Every COVID-19 death leaves roughly nine people bereaved. But the pandemic has not only caused human grief; it also imposed severe restrictions to prevent transmission. In response to these controls, machines are being used to do a variety of jobs from surgery and diagnosis to cleaning and sanitizing. Robots perform important roles during the coronavirus crisis, drastically reducing social contact, and protecting everyone in the hospital and commercial settings while improving sanitation in public and private spaces.
Maintaining Good Hygiene
Cleaning and disinfecting surfaces have never received much attention as it does now. In addition to removing dirt and extending the longevity of surfaces through waxing and polishing, virus transmission is limited by frequent cleaning, which is critical in the temporary absence of a vaccine. Indeed, hand hygiene is vital to interrupt the transmission of the virus and other forms of bacteria. “By far, the most important surface to clean is the surface of your hands! Hand hygiene is the biggest, simplest, cheapest step you can take to protect yourself from coronavirus, and most any respiratory viral illness,” says Dr. Pottinger of the University of Washington School of Medicine.

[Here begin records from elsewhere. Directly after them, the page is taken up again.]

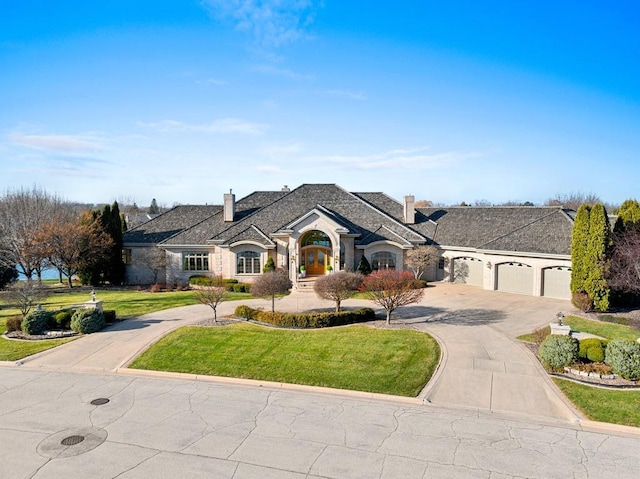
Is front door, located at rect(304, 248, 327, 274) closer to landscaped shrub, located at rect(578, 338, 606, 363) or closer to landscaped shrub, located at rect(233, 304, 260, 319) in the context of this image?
landscaped shrub, located at rect(233, 304, 260, 319)

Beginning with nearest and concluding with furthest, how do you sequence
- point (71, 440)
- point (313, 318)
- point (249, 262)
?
point (71, 440), point (313, 318), point (249, 262)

Robots are already used in hospitals, airports, hotels, and nursing homes to clean and keep public spaces safe. For example, the LightStrike robot at the San Diego hospital can rid a space of 99.99% of the COVID-19 causing virus in less than five minutes, a feat that humans can’t achieve quickly. At St. Pancras international station in London, an ultraviolet robot helps eradicate viruses, even convincing people that spaces are clean during the pandemic, while Walmart uses robots to scrub their floors. Given the increased demand for sanitation, machines are increasing staffing levels while maintaining cleanliness levels.
Limiting Human Contact
Another vital strategy in the fight against the coronavirus is to enforce social distancing. Robots are also useful workers in performing health checks on people, such as by taking temperatures and other vital stats. In South Korea, robots even distribute hand sanitizers. They perform roles that humans usually do, and companies are expanding the use of these machines to reduce the number of employees that must be physically present.
Martin Ford, a futurist says, “People usually say they want a human element to their interactions but COVID-19 has changed that.”  Fast-food chain McDonald’s is testing robots and servers, while Amazon and Walmart use them for sorting, shipping, and packing to reduce physical contact among workers.
Without a doubt, coronavirus has changed everything we do, from running a business to daily life activities. It has also opened up opportunities for automation with the use of robots to keep sanitation protocols in place and minimize human contact, two critical elements in halting viral transmission.